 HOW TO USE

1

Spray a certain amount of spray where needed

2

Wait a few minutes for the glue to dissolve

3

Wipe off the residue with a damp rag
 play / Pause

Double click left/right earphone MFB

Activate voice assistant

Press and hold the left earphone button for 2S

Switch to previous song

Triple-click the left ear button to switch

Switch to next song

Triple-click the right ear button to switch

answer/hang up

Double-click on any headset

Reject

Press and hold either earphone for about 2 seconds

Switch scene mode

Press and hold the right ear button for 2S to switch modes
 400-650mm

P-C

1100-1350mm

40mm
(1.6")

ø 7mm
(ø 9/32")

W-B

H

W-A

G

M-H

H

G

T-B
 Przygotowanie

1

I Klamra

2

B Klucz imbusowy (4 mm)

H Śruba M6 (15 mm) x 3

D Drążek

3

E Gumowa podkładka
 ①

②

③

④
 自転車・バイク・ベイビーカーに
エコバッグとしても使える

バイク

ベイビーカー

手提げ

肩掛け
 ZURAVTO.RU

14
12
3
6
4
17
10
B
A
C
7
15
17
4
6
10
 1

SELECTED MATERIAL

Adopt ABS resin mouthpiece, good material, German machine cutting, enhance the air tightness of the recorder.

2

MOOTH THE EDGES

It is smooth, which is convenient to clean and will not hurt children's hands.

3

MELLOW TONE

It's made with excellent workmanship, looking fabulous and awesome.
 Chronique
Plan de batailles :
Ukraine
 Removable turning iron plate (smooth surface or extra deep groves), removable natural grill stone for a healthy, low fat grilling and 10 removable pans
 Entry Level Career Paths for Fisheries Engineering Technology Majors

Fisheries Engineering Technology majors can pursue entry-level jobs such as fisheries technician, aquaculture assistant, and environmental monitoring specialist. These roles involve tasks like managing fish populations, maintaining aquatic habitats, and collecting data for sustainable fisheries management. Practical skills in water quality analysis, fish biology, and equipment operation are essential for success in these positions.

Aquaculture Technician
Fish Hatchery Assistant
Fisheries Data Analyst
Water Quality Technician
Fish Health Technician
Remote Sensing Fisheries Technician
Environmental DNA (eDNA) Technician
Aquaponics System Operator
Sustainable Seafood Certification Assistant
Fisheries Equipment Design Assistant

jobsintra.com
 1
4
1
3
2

Prompt =>
Scan the material for lines with the word "smooth", and copy each line you find.

Response box =>
It is smooth, which is convenient to clean and will not hurt children's hands.
 Removable turning iron plate (smooth surface or extra deep groves), removable natural grill stone for a healthy, low fat grilling and 10 removable pans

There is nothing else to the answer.